La petite musique est-elle en train de changer sur les marchés ? À la veille de la réunion de politique monétaire de la Fed (FMOC), demain et mercredi, les acteurs des marchés se posent de plus en plus de questions sur le calendrier et le rythme des baisses des taux directeurs américains.
Les dernières prévisions (dots) de la banque centrale américaine à la mi-mars tablaient toujours sur trois baisses en 2024, de 25 points de base chacune, avec une première baisse en juin. La seule certitude partagée sur le marché est que la Fed ne baissera pas ses taux dès juin prochain, alors que ce sera vraisemblablement le cas pour la Banque centrale européenne (BCE). Dans cette hypothèse, ce sera donc la première fois depuis sa création que la BCE prendre une initiative sur les taux directeurs avant la Fed.
Le marché a perdu ses certitudes
Pour le reste, c'est la grande inconnue. « Le consensus sur la baisse des taux de la Fed est complètement en train de changer et il est extrêmement volatil », note un gérant obligataire. « Les marchés ont perdu leurs certitudes », ajoute un autre gérant d'un fonds diversifié. « Le consensus est un très mauvais reflet des positions de marché qui sont devenues aujourd'hui de plus en plus polarisées », confirme Philippe Dauba-Pantanacce, économiste senior chez Standard Chartererd, responsable de la recherche sur la géopolitique mondiale.
De fait, certains qui anticipent un véritable freinage de l'économie américaine au second semestre, comme en témoignent certains indicateurs avancés, restent sur les prévisions des dots, ou au moins deux baisses de 25 points de base. D'autres, à l'autre bout du spectre, face à une inflation persistante, envisagent même une hausse des taux en 2024... !
Un consensus fluctuant
Enfin, entre les deux scénarios, certains économistes misent sur un statu quo en 2024. C'est notamment le cas des équipes de recherche de Société Générale. « Nous avons changé mi-avril notre scénario sur la politique monétaire américaine au regard des derniers chiffres d'inflation.
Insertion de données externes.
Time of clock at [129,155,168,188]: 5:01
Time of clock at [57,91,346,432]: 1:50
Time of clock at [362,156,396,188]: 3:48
Nous pensons désormais que la Fed ne baissera pas ses taux cette année, mais à partir de mars 2025. En revanche, une hausse relève toujours, selon nous, d'un risque qui est naturellement valorisé par le marché des options », indique Adam Kurpiel, responsable de la stratégie Taux à Société Générale CIB. Le marché des options estime la probabilité d'une hausse des taux de la Fed à 20%, comme l'a relevé le Financial Times la semaine dernière.
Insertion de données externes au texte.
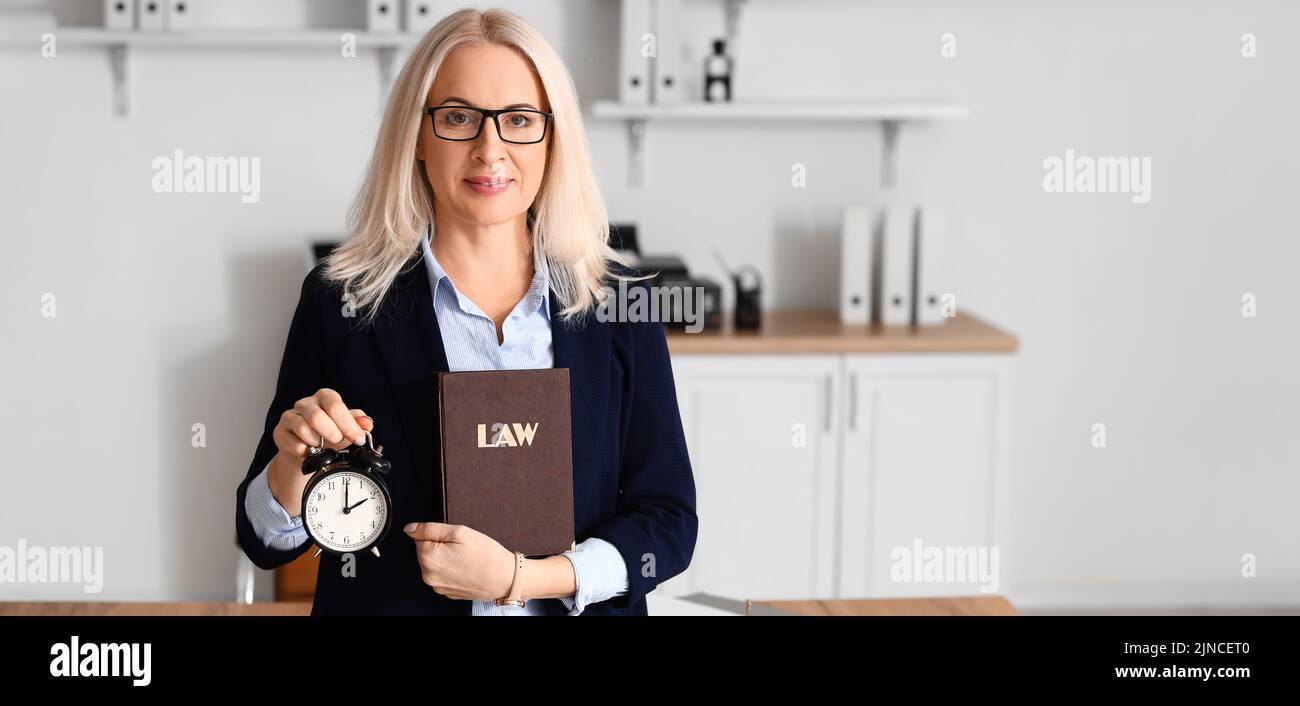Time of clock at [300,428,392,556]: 2:00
Bref, le temps paraît lointain lorsque les marchés tablaient, fin décembre, sur au moins quatre à six baisses de 25 points de base chacune en 2024, avec un cycle baissier dès le mois de mars. Aujourd'hui, le consensus serait plutôt sur une seule baisse de 25 points de base en septembre prochain.
Changement de récit
« Le récit macroéconomique de 2024, celui de la poursuite de la tendance désinflationniste qui conduit à une inflexion des politiques monétaires, est en train de se gripper aux Etats-Unis. Et tous les acteurs des marchés financiers sont en train de réévaluer en conséquence le prix des actifs », observe Philippe Dauba-Pantanacce.
Les anticipations sont d'autant plus difficiles à fixer que les membres du conseil de politique monétaire de la Fed apparaissent eux-mêmes très divisés sur la question. Et celle-ci s'avère d'autant plus délicate que les élections présidentielles américaines de novembre approchent et que la Fed s'est toujours attachée à affirmer sa neutralité politique.
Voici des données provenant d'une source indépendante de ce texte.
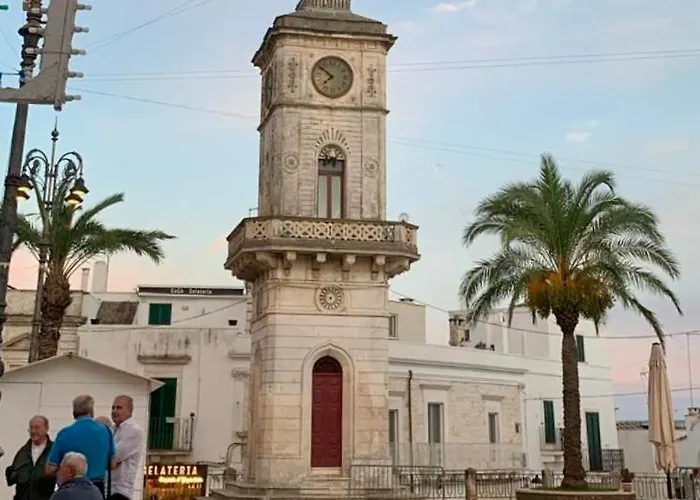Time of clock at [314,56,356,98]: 7:51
« Si la Fed envisage de baisser ses taux cette année, la seule fenêtre d'opportunité qui reste sera juillet. Après, il sera trop tard pour amorcer une baisse des taux », estime ainsi l'économiste de la banque britannique, qui table sur deux baisses en 2024.
La réunion de la Fed de juin prochain sera déterminante, car elle doit remettre à jour les prévisions macroéconomiques. Si le ralentissement économique se manifeste - le fameux « soft landing » attendu depuis six mois - la banque centrale pourra intervenir sur ses taux. Dans le cas contraire, la décision sera plus difficile à prend, surtout sans s'attirer les foudres du camp républicain.